__Exercise 1__.
Repeat, word for word, the lines in the extracted data entries listing. Begin at the line that has "Within this observable" and go through the end of the listing, leaving out any picture.

__Selected text__.
......

Expiring cached data?

ajb at spamcop.net ajb at spamcop.net
Tue Nov 4 20:48:44 EST 2003


G'day all.

On Sun, 2 Nov 2003 22:58:41 -0300 (CLST)
"andrew cooke" <andrew at acooke.org> wrote:

> > What options do I have in Haskell?  I'm interested both in general
> > solutions (maybe some compilers do this anyway?) and in approaches
> > to structuring the program so that I can control caching in more
> > detail.

It sounds to me like separating out the reclamation algorithm is going
to go better for you, so you can play with different approaches.

Quoting Ben Escoto <bescoto at stanford.edu>:

> However, once in a while (every N reads?), the tree could be rebuilt
> based on the data stored in the other data structure.  Leaves that you
> want to expire could be recreated, and the leaves you want to save
> could be copied directly from the old tree.  The new tree would be
> returned, and the cached stuff you don't want would be garbaged
> collected.

......

[Extracted data entries]

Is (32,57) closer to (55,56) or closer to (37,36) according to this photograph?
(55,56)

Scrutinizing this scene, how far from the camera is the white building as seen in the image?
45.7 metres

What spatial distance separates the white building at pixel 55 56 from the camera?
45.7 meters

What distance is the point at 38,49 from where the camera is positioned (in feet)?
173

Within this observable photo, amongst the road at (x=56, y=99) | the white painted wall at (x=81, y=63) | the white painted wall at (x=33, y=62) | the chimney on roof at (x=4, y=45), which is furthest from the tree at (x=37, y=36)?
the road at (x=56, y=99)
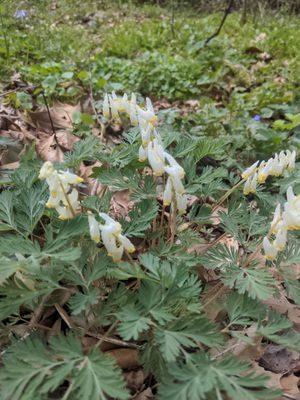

......

__Exercise 2__.
From the post on expiring cached data, reproduce the passage word for word. Begin at the words "On Sun, 2 Nov" and stop after "with different approaches.".

__Exercise output 1__.
Within this observable photo, amongst the road at (x=56, y=99) | the white painted wall at (x=81, y=63) | the white painted wall at (x=33, y=62) | the chimney on roof at (x=4, y=45), which is furthest from the tree at (x=37, y=36)?
the road at (x=56, y=99)

__Exercise output 2__.
On Sun, 2 Nov 2003 22:58:41 -0300 (CLST)
"andrew cooke" <andrew at acooke.org> wrote:

> > What options do I have in Haskell?  I'm interested both in general
> > solutions (maybe some compilers do this anyway?) and in approaches
> > to structuring the program so that I can control caching in more
> > detail.

It sounds to me like separating out the reclamation algorithm is going
to go better for you, so you can play with different approaches.